You can never completely eliminate error, therefore you must account for it.
Reliability coefficient - ratio of true score variance to observed score variance
r = Score true/Score observed
= (score observed - score error)/score observed
Relationship Between Validity & Reliability
A measurement procedure must be reliable (consistent) in order to be valid.
A measurement procedure can be reliable & not necessarily valid.
Can be reliable but not valid.
Cannot be valid if not reliable.
Types of Measurement
Quantitative
Qualitative
Quantitative Measures
Assigning a numerical value to a variable
Nominal Scale
Ordinal Scale
Interval Scale
Ratio Scale
Nominal Scale
Used fo categorization
No inherent order
Gender, Education
Ordinal Scale
Used for ranking
Has order
Height - short/tall
Strength - weak/strong
Interval scale
Has order + magnitude + equal intervals between values but NO TRUE ZERO
Temperature
Ratio Scale
Has order + magnitude + equal intervals between values WITH A TRUE ZERO
Distance, length, reaction time, HR
Modalities of Measurement
Self-report - direct, subjective, social desirability bias (not honest)

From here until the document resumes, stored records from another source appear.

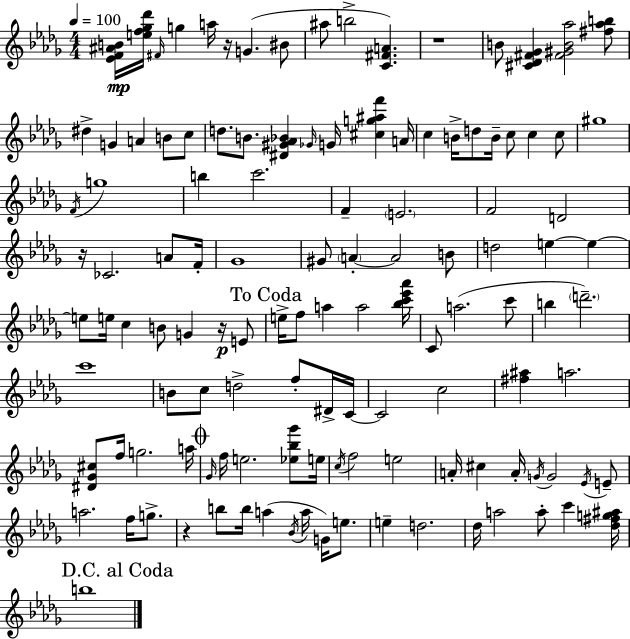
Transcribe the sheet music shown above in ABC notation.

X:1
T:Untitled
M:4/4
L:1/4
K:Bbm
[_EF^AB]/4 [ef_g_d']/4 ^F/4 g a/4 z/4 G ^B/2 ^a/2 b2 [C^FA] z4 B/2 [^C_D^F_G] [^F^GB_a]2 [^f_ab]/2 ^d G A B/2 c/2 d/2 B/2 [^D^G_A_B] _G/4 G/4 [^cg^af'] A/4 c B/4 d/2 B/4 c/2 c c/2 ^g4 F/4 g4 b c'2 F E2 F2 D2 z/4 _C2 A/2 F/4 _G4 ^G/2 A A2 B/2 d2 e e e/2 e/4 c B/2 G z/4 E/2 e/4 f/2 a a2 [_bc'_e'_a']/4 C/2 a2 c'/2 b d'2 c'4 B/2 c/2 d2 f/2 ^D/4 C/4 C2 c2 [^f^a] a2 [^D_G^c]/2 f/4 g2 a/4 _G/4 f/4 e2 [_e_b_g']/2 e/4 c/4 f2 e2 A/4 ^c A/4 G/4 G2 _E/4 E/2 a2 f/4 g/2 z b/2 b/4 a _B/4 a/4 G/4 e/2 e d2 _d/4 a2 a/2 c' [_d^fg^a]/4 b4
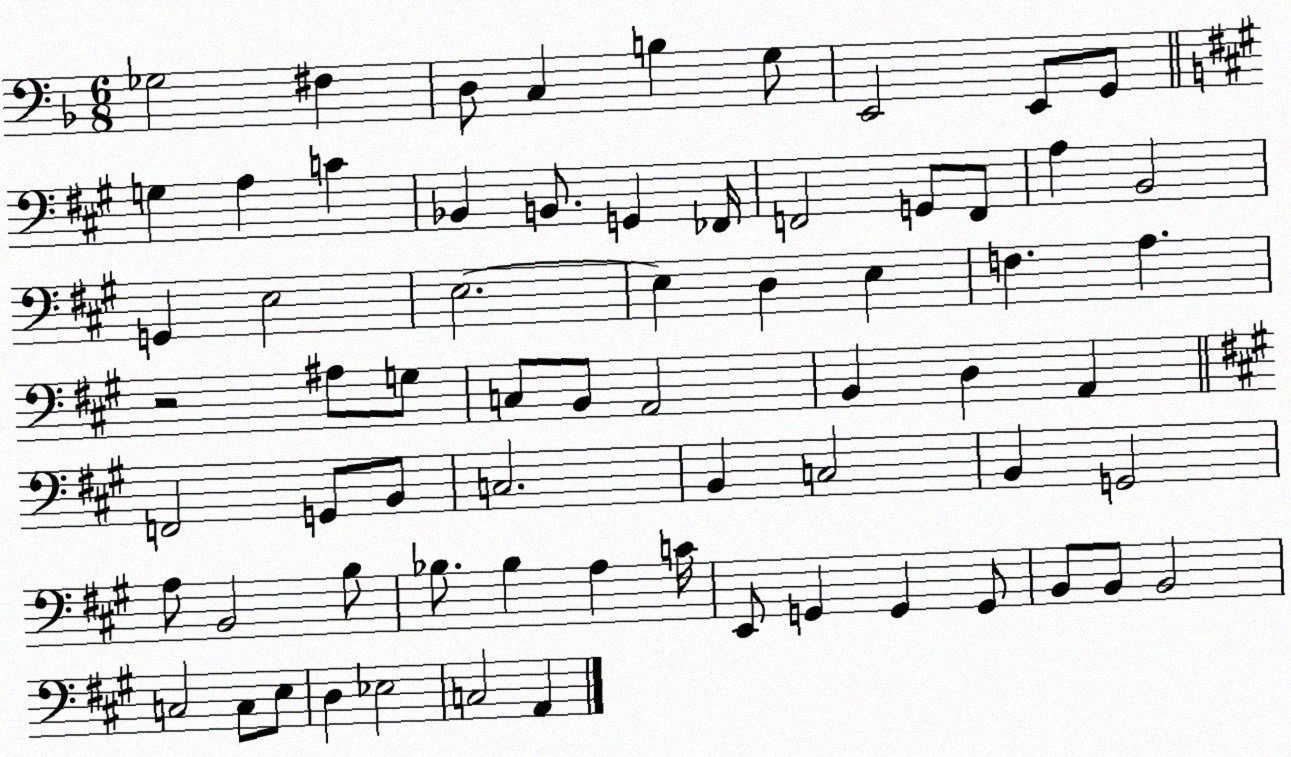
X:1
T:Untitled
M:6/8
L:1/4
K:F
_G,2 ^F, D,/2 C, B, G,/2 E,,2 E,,/2 G,,/2 G, A, C _B,, B,,/2 G,, _F,,/4 F,,2 G,,/2 F,,/2 A, B,,2 G,, E,2 E,2 E, D, E, F, A, z2 ^A,/2 G,/2 C,/2 B,,/2 A,,2 B,, D, A,, F,,2 G,,/2 B,,/2 C,2 B,, C,2 B,, G,,2 A,/2 B,,2 B,/2 _B,/2 _B, A, C/4 E,,/2 G,, G,, G,,/2 B,,/2 B,,/2 B,,2 C,2 C,/2 E,/2 D, _E,2 C,2 A,,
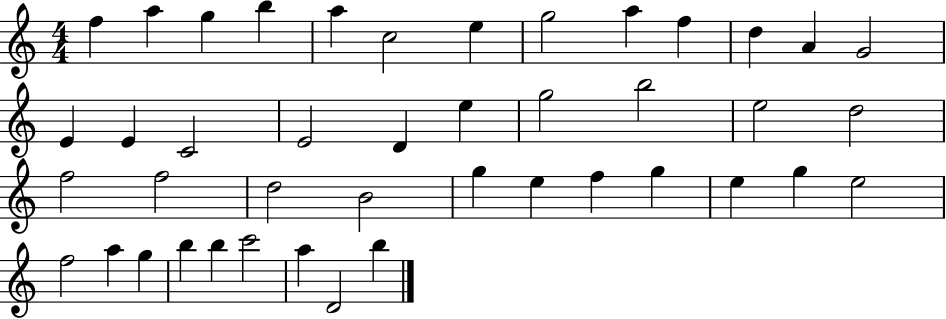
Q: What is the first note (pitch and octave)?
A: F5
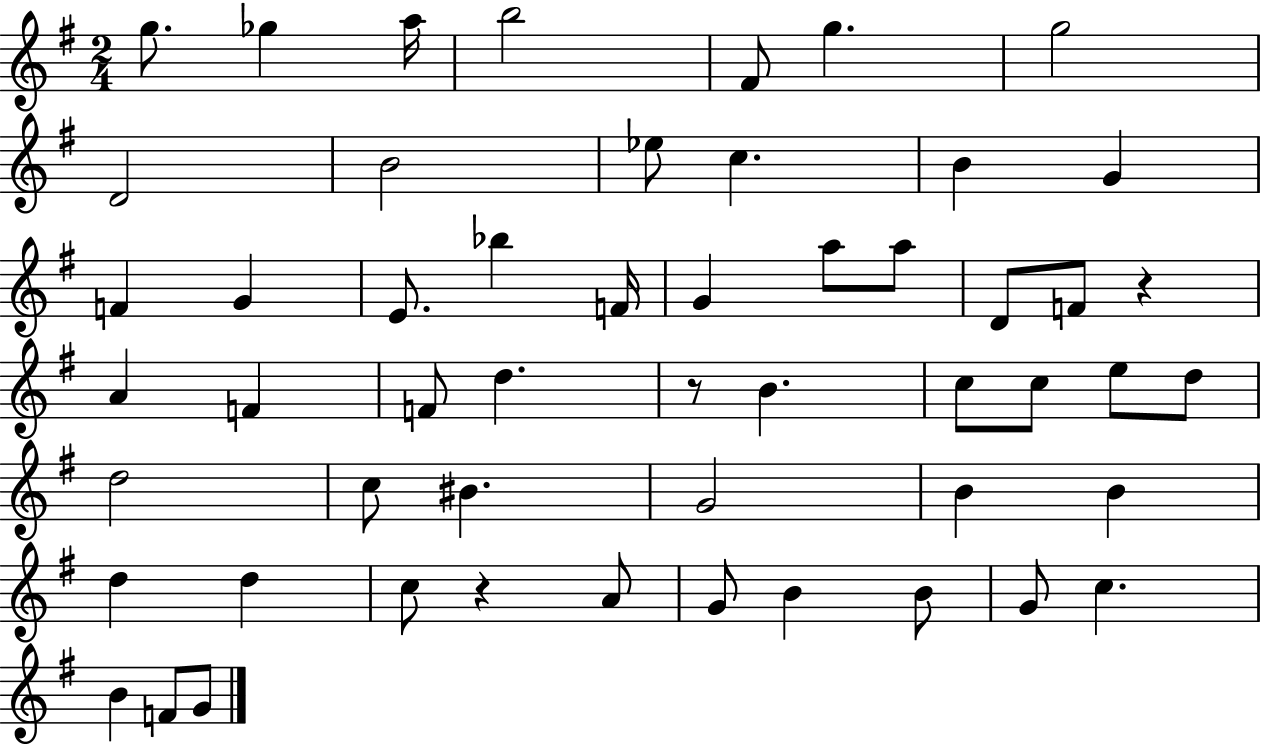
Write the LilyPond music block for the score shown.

{
  \clef treble
  \numericTimeSignature
  \time 2/4
  \key g \major
  g''8. ges''4 a''16 | b''2 | fis'8 g''4. | g''2 | \break d'2 | b'2 | ees''8 c''4. | b'4 g'4 | \break f'4 g'4 | e'8. bes''4 f'16 | g'4 a''8 a''8 | d'8 f'8 r4 | \break a'4 f'4 | f'8 d''4. | r8 b'4. | c''8 c''8 e''8 d''8 | \break d''2 | c''8 bis'4. | g'2 | b'4 b'4 | \break d''4 d''4 | c''8 r4 a'8 | g'8 b'4 b'8 | g'8 c''4. | \break b'4 f'8 g'8 | \bar "|."
}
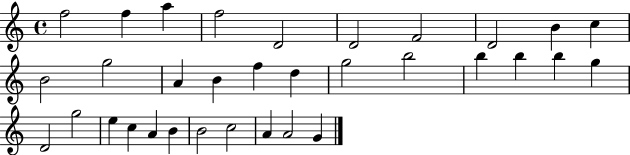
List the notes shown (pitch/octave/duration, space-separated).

F5/h F5/q A5/q F5/h D4/h D4/h F4/h D4/h B4/q C5/q B4/h G5/h A4/q B4/q F5/q D5/q G5/h B5/h B5/q B5/q B5/q G5/q D4/h G5/h E5/q C5/q A4/q B4/q B4/h C5/h A4/q A4/h G4/q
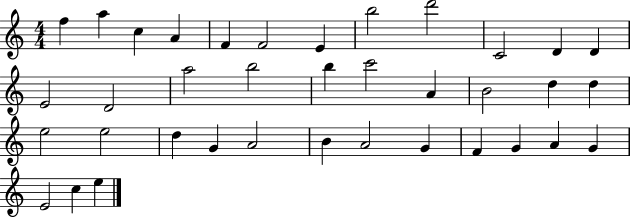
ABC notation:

X:1
T:Untitled
M:4/4
L:1/4
K:C
f a c A F F2 E b2 d'2 C2 D D E2 D2 a2 b2 b c'2 A B2 d d e2 e2 d G A2 B A2 G F G A G E2 c e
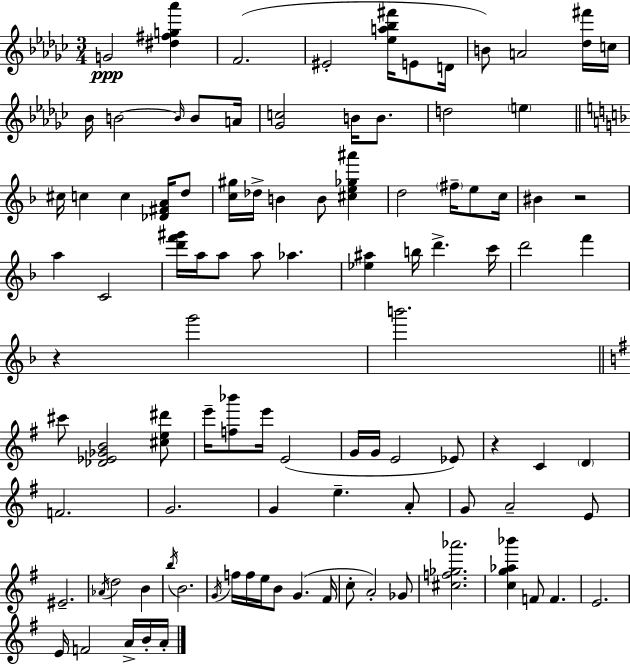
G4/h [D#5,F#5,G5,Ab6]/q F4/h. EIS4/h [Eb5,A5,Bb5,F#6]/s E4/e D4/s B4/e A4/h [Db5,F#6]/s C5/s Bb4/s B4/h B4/s B4/e A4/s [Gb4,C5]/h B4/s B4/e. D5/h E5/q C#5/s C5/q C5/q [Db4,F#4,A4]/s D5/e [C5,G#5]/s Db5/s B4/q B4/e [C#5,E5,Gb5,A#6]/q D5/h F#5/s E5/e C5/s BIS4/q R/h A5/q C4/h [D6,F6,G#6]/s A5/s A5/e A5/e Ab5/q. [Eb5,A#5]/q B5/s D6/q. C6/s D6/h F6/q R/q G6/h B6/h. C#6/e [Db4,Eb4,Gb4,B4]/h [C#5,E5,D#6]/e E6/s [F5,Bb6]/e E6/s E4/h G4/s G4/s E4/h Eb4/e R/q C4/q D4/q F4/h. G4/h. G4/q E5/q. A4/e G4/e A4/h E4/e EIS4/h. Ab4/s D5/h B4/q B5/s B4/h. G4/s F5/s F5/s E5/s B4/e G4/q. F#4/s C5/e A4/h Gb4/e [C#5,F5,Gb5,Ab6]/h. [C5,G5,Ab5,Bb6]/q F4/e F4/q. E4/h. E4/s F4/h A4/s B4/s A4/s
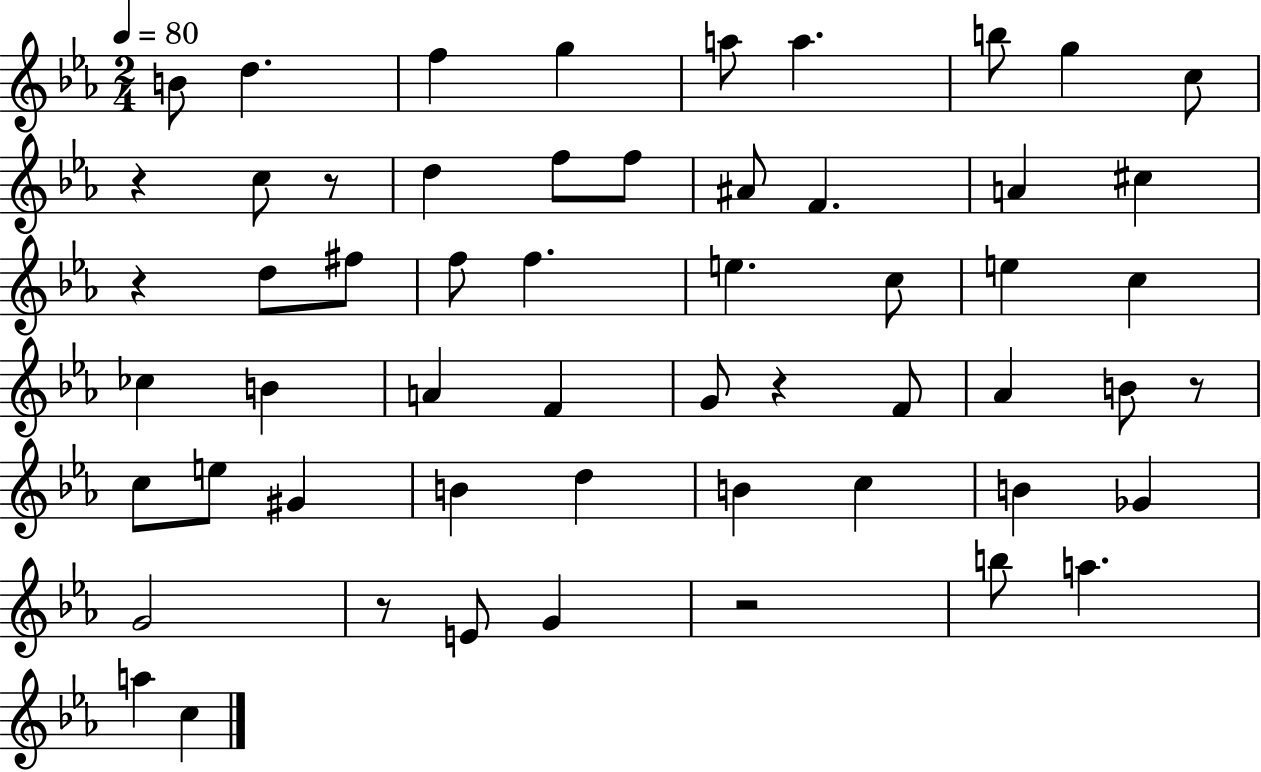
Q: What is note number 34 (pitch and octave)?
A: C5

Physiological - objective, invasive, costly, time consuming
Behavioural - interpretation, clusters better
Multiple measures
Good - more confidence in the validity
Bad - can require complex statistical procedures & interpretation can be challenging.
Sensitivity & Range Effects
Range effect - measurement is not sensitive enough to detect a difference.
Ceiling effect - clustering of scores at high end of scale; little possibility of increases in scores.
Floor effect - clustering of scores at low end of scale; little possibility of decreases in scores.
Artifacts
An external factor introduced to the study accidentally that may influence or distort measurements.
Experimenter bias
Measurements influenced by experimenter’s expectations regarding the outcome of the study.
Participant reactivity
Participants changing their natural behaviour because they are participating in a research study.
Good subject role: support the hypothesis.
Negativistic subject role: acts contrary to the hypothesis (sabotage).
Apprehensive subject role: act/answer in socially desirable manner (fake good).
Faithful subject role: follow instructions to the letter (highly desirable).
*You want these subjects
How to limit Experimenter Bias
Standardize or automate the experiment
Single-blind - the researcher is not aware of the expected results.
Double-blind - neither the participant nor the researcher know the expected results.
How to limit Participant Reactivity
Disguise or conceal the measurement process (low face validity, deception, blind)
Reassure participants (performance/responses are confidential and anonymous)
Demand Characteristics
Any cues or feature of the experiment that:
- suggest the purpose and hypothesis of the study.
- influence the participants to respond or behave in a certain way.
Can lead to reactivity, whereby participants modify their natural behavior knowing they are in a study.